The HDU INDEX table can be generated for each analysis (e.g. specifying that point-like IRFs should be used if both are available from the production of the IRFs)
Argh, ok. I was mixing in my head HDUCLASn keywords with the HDU index files that you were referring to. Its been a while since I took a look to this, sorry...
@maxnoe HDU index tables, as you say, are generated per analysis (do all science tools use them?). What is/could be missing is metadata within the IRF components describing to which events they may be applied to (which is what I was referring to above).
If we don't provide such metadata, there will be a high risk associated to people creating their own HDU index tables potentially using wrong IRF <-> events associations.
What is/could be missing is metadata within the IRF components describing to which events they may be applied to
Yes, but this is a much harder problem that depends on pretty much every detail of how these IRF files were produced and what thre required systematic uncertainties are (E.g. I can use a barely matching IRF file to get a rough idea but need to use a file very specific to the run conditions etc. for best possible results).
So I think this is a problem that has to be solved by the analysis chains producing the IRF files and HDU index files for a given analysis goal. It can probably not really be addressed by this standard.
I agree with you Max: This is something that definitely needs the input from lower-level (provenance) experts. Certainly should not be discussed here.
@fabiopintore please close the issue if you were requesting a similar use case as the HDU tables described be @maxnoe
As said, at the moment there are two ways to associate EVENT tables with their IRFs:
- By being in the same file
- By using the HDU-INDEX table to give each EVENT its IRFs by using the OBS_ID of the EVENTS table.
I think this is not sufficient. The issue came up in the context of updating the Gammapy tutorials to the latest alpha configuration of CTA IRFs. Doing this we noticed there is currently no simple header keyword or combination of header keywords, that would show which IRFs have been used for the simulation and thus to distinguish the event files created from different iRFs. One would either rely on naming the file correctly or users adding additional comments to the event header. Otherwise the information is just lost on the event list level, which is an issue I think.

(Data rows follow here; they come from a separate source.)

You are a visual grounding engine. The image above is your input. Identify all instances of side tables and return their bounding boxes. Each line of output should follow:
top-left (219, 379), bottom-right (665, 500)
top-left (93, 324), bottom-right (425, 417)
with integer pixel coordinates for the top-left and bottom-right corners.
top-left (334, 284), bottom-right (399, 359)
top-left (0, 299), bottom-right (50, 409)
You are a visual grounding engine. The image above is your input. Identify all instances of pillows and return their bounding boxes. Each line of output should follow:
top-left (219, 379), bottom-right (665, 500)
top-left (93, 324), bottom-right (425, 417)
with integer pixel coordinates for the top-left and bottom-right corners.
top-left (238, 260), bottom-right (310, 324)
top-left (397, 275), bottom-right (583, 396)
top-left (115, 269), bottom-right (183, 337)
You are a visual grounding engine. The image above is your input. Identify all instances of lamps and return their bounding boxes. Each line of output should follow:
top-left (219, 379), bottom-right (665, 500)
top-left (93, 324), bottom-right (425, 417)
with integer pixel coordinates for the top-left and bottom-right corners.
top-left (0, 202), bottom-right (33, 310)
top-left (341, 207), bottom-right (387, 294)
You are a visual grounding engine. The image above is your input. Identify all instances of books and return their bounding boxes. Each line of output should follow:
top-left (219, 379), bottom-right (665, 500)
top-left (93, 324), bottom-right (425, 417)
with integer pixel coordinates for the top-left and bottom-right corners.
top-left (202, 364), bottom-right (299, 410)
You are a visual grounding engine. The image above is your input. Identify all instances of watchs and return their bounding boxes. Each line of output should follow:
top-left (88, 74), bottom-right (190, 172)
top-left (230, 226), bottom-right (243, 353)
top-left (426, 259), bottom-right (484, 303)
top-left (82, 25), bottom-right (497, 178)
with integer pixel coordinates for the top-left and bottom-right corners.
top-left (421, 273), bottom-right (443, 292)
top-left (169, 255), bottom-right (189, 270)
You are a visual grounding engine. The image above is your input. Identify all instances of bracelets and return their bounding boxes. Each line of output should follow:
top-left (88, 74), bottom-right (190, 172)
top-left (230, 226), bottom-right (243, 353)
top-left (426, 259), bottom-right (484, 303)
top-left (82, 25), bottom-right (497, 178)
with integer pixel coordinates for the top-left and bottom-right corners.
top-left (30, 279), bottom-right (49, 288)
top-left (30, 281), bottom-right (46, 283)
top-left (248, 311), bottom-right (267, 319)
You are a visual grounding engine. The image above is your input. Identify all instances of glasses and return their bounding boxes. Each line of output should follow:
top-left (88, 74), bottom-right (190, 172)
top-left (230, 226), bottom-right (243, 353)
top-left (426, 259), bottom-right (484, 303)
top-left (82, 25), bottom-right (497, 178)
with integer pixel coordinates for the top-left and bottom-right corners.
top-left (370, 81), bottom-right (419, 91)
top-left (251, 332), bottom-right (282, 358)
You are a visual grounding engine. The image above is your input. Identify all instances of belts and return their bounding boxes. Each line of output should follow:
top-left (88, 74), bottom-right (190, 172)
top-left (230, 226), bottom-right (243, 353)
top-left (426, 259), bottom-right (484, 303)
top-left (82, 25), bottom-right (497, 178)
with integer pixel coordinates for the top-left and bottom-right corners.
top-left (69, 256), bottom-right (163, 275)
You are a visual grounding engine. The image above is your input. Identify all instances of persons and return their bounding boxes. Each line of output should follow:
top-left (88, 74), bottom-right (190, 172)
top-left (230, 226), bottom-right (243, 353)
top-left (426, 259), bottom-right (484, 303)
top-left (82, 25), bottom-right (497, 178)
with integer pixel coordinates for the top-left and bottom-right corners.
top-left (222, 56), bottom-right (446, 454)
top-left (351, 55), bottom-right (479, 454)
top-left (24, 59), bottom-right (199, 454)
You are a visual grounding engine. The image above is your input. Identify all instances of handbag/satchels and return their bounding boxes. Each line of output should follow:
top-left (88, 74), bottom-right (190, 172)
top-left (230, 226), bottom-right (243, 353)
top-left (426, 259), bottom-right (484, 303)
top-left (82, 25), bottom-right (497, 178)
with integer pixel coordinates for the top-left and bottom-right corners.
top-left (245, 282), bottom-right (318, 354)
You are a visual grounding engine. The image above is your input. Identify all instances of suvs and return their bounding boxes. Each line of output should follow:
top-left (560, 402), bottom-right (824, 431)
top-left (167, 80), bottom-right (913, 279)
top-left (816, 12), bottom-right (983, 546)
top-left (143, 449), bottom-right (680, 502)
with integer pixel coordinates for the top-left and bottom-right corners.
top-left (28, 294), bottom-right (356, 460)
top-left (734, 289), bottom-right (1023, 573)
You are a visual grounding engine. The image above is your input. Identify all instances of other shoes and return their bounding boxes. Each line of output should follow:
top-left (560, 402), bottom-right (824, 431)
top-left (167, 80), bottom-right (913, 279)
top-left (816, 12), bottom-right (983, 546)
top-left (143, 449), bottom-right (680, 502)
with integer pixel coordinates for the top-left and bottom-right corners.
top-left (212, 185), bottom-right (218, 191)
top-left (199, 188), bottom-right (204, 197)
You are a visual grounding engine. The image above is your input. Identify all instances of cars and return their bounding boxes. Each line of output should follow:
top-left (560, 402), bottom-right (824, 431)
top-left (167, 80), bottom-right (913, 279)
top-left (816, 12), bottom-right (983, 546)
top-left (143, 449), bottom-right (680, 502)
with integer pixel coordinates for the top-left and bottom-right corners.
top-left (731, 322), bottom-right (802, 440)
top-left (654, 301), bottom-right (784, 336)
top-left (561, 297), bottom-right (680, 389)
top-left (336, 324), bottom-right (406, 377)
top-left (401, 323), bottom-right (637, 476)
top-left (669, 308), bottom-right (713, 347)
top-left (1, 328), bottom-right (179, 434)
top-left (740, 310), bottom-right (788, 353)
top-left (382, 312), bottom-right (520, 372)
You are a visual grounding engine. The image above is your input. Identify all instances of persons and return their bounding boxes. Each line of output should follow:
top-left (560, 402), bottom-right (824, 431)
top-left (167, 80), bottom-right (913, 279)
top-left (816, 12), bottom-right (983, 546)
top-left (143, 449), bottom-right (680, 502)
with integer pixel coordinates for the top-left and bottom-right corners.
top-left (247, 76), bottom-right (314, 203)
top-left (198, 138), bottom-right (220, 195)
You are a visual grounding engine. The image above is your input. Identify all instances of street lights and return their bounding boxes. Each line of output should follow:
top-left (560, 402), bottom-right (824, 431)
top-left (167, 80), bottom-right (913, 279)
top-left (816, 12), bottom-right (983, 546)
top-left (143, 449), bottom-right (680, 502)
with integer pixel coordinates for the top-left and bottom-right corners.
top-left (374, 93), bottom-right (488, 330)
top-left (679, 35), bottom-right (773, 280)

I think only relying on the index table is not a good idea. The index files rely on filenames, which are arbitrary. This means if e.g. the index file you download is corrupted, there is not way to reconstruct the information from the data files themselves. In case of the observation index file, there is currently only one reason it exists at all: performance. All the information is present in the event header, but it is just to costly to open all event files for data selection. So the information is duplicated in an independent observation index table. I think a similar structure should apply to the HDU index. However I think writing hard-coded filenames to IRF files in the event header (such as in the OGIP standard) is a bad idea, because once data is copied to a different files system they might not be valid anymore. However some unique identifier or combinations of keywords will work well.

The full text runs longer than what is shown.